If rock songs are so thin that they admit of “thickenings” as varied as Elvis’s and the Pet Shop Boys’s versions of “Always on My Mind,” we can imagine a chain of tracks, A through Z, where B is a cover of A, differing in some significant properties (such as the harmony and instrumentation of the Elvis/Pet Shop Boys example); C is a cover of B, differing from it as significantly, though perhaps along different dimensions; D is a cover of C; and so on, until we reach Z, a track that, though it is a cover of a cover of… a cover of “Don’t Be Cruel,” sounds for all the world like “Pop Goes the Weasel.”1

Kania’s preferred resolution to the paradox is to deny that A through Z is actually a series of covers. Suppose Q is the first one in the series that is sufficiently different that it is no longer an instance of the same song as A. Kania says that Q is not really a cover after all.

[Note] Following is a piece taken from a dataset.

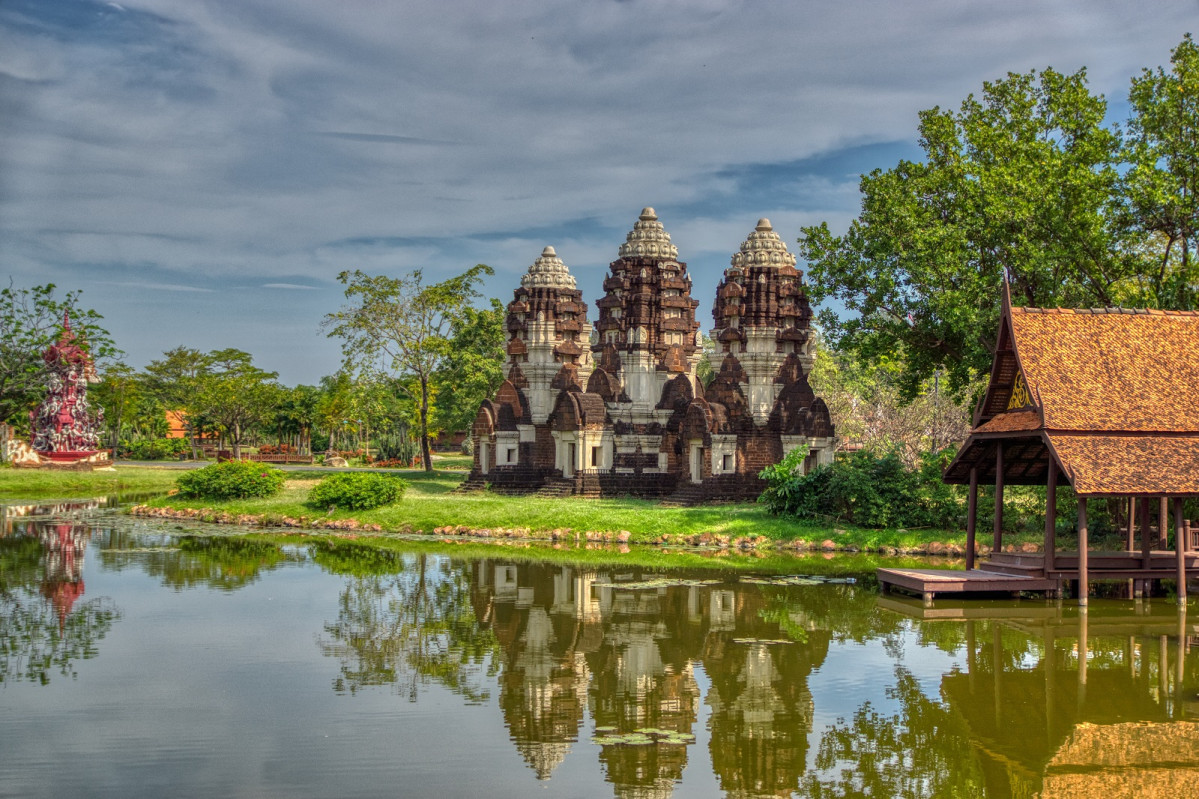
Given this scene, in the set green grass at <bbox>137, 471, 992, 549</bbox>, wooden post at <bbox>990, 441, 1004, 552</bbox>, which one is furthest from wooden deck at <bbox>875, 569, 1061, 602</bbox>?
green grass at <bbox>137, 471, 992, 549</bbox>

Kania gets into this problem because he assumes that the target of a cover is a song rather than an earlier version. In the series he imagines, B is not a cover of A but instead a cover that’s the same song as A; C is not a cover of B but instead a cover that’s same song as B (which is the same song as A); and so on. What makes them covers is that the artist who plays B learns the song from listening to A, the artists who plays C learns it by listening to B, and so on.

On Kania’s view, each version of the song is expected to serve as a paradigmatic instance of the song that you could use to learn it from— and a version is a cover when it takes a previous version in this way. He offers this definition: “A cover version is a track (successfully) intended to manifest the same song as some other track.”2

There’s a lot wrong with this, but what struck me recently is how it parallels Nelson Goodman’s conception of musical scores. A score for Goodman is the formal structure of the work. So he presumes not only that the score must allow one to perform the work, but also that a performance of the work must allow one to write down the score.

This leads Goodman to the much-ridiculed conclusion that an instance of a work must be perfect in every detail. One missed note makes it not a flawed performance of the work but not properly a performance of the work at all. Here’s his reasoning:

If we allow the least deviation, all assurance of work-preservation and score preservation is lost; for by a series of one-note errors of omission, addition, and modification, we can go all the way from Beethoven’s Fifth Symphony to Three Blind Mice. Thus while a score may leave unspecified many features of a performance, and allow for considerable variation in others within prescribed limits, full compliance with the specifications given is categorically required.3

Note that Goodman’s absurd conclusion does not follow from a view which requires approximate compliance to the original score. Suppose, with mock precision, that we allow a performance to have up to 3 wrong notes. Different performances might have different wrong notes, but no performance will have more than 3. The accumulation of errors only occurs on Goodman’s view because he insists that one could transcribe a new score for the same work from that first performance with 3 wrong notes. A performance of that new score could have 3 wrong notes in different places. And so on, until all the notes were wrong.

One can avoid all that by denying Goodman’s assumption that the work is fully recoverable from a performance. If the first performance has 3 wrong notes, then a faithful transcription will inherit those errors and be just as wrong as if one made a copy of the original score and mistranscribed 3 notes.

Back to Kania: I think he falls into the trap of thinking too much like Goodman.

If one wants to cover Elvis’ version of “Don’t Be Cruel”, one listens to Elvis. Version Q in his imagined series might be a different song than A, but it is still a cover of P if it’s a response to P in the appropriate way. Maybe the divergence shows that even P wasn’t the same song as A anymore.

In thinking about actual cases, it’s often not clear whether two versions are the same song or not. Some covers seem to be almost but not quite the same.

  1. “Making tracks: The ontology of rock music”, Journal of Aesthetics and Art Criticism, 64(4): Autumn 2006. p. 410.
  2. p. 412
  3. Languages of Art, pp. 186-7.

2 thoughts on “Striking covers”

  1. I’ve always wondered about jazz covers specifically. They’ll take a song, completely change the harmony, drop the lyrics altogether, and never play the melody. The only reason I know it’s a cover is because they credit some other songwriter. It’s always struck me as strange.